Emerald Correctional Management CEO Steve Afeman is on record touting the special security measures designed to ensure the physical safety of its transgender population. He told Dallas Morning News in September 2016, for example, that employees would gain access to the special transgender dorm through a fingerprint system rather than use key cards, that detainees and employees would be outfitted with small medallions to track their movements, and the unit would be monitored by security cameras and direct supervision.

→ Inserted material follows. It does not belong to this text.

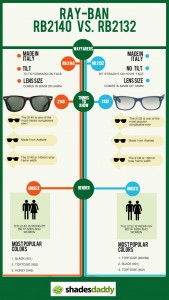 Ray-Ban RB2140 vs. RB2132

“There was a strong desire under the Obama administration, by leadership at ICE, to create a facility that was sympathetic or at least better-equipped to house trans women in particular,” said Aaron C. Morris, executive director of Immigration Equality, an LGBTQ immigrant rights organization.
Morris said he visited Prairieland when it first opened, and when the transgender unit was still designated for that purpose. “Everything was brand-new, and all the staff had been trained in the transgender modification memo,” Morris said. “They were trying really hard. It was at least recognition that this was a vulnerable population who needed special attention.”
Rusnock says that regardless of whether the Prairieland facility was opened for transgender detainees, ICE policy on the way they should be treated has not changed.
According to the 2015 memo, when a detainee identifies as transgender, ICE has three options: place them in a dedicated facility; assure that if they are in the general population, they can shower separately and continue hormone replacement therapy; or provide a facility that demonstrates “best practices” in accommodating LGBTQ detainees, including guards who have undergone sensitivity training.
“The decision of where to place a particular detainee is made on a case-by-case-basis, taking into account several factors, including the transgender individual’s preference, and the safety and well-being of the detainee and others,” Ruskok told VICE News. “Other than dedicated housing units, transgender detainees may be housed in any areas where general population detainees are held.”